(Records of scene-based questions)
+===+

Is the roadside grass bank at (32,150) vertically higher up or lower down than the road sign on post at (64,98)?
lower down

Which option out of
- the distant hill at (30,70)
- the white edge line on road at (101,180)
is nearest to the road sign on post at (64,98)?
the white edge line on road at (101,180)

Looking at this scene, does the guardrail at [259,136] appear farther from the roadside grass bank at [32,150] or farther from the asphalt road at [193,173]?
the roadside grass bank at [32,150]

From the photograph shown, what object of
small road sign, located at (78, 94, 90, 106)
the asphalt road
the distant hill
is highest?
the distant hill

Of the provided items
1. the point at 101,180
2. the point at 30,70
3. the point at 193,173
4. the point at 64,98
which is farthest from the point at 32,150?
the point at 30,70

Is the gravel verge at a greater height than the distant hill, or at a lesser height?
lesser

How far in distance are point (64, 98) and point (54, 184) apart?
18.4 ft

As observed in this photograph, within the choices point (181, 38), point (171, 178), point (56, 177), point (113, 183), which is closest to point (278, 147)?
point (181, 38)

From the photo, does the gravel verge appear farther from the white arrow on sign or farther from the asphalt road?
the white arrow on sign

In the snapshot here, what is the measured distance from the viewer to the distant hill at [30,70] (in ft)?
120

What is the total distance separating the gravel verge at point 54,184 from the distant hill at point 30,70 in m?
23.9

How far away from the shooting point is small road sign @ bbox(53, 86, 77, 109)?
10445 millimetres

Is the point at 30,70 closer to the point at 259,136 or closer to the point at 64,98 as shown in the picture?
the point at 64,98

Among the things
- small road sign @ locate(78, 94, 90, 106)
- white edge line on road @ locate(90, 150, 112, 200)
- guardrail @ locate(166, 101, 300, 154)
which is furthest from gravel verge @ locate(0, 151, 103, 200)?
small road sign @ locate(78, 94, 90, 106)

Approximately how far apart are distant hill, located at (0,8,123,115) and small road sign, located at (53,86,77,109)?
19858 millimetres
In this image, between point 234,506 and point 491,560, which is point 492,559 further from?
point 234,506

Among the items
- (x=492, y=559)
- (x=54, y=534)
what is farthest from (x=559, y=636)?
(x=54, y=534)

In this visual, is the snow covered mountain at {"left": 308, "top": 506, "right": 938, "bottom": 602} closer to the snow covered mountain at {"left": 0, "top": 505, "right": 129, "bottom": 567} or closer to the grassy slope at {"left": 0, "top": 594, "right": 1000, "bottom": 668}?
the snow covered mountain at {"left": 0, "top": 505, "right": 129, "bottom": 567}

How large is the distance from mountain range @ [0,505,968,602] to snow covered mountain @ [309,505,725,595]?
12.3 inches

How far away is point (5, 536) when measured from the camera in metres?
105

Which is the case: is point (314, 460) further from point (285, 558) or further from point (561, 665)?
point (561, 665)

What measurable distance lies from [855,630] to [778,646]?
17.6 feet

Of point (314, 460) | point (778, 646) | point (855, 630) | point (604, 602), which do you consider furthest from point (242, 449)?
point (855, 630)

+===+

#### Given exercise
Rewrite the lines starting at the line that contains "What measurable distance" and ending at the last line, changing "furthest" to "farthest" and leaving everything else as it is.

#### Expected output
What measurable distance lies from [855,630] to [778,646]?
17.6 feet

Of point (314, 460) | point (778, 646) | point (855, 630) | point (604, 602), which do you consider farthest from point (242, 449)?
point (855, 630)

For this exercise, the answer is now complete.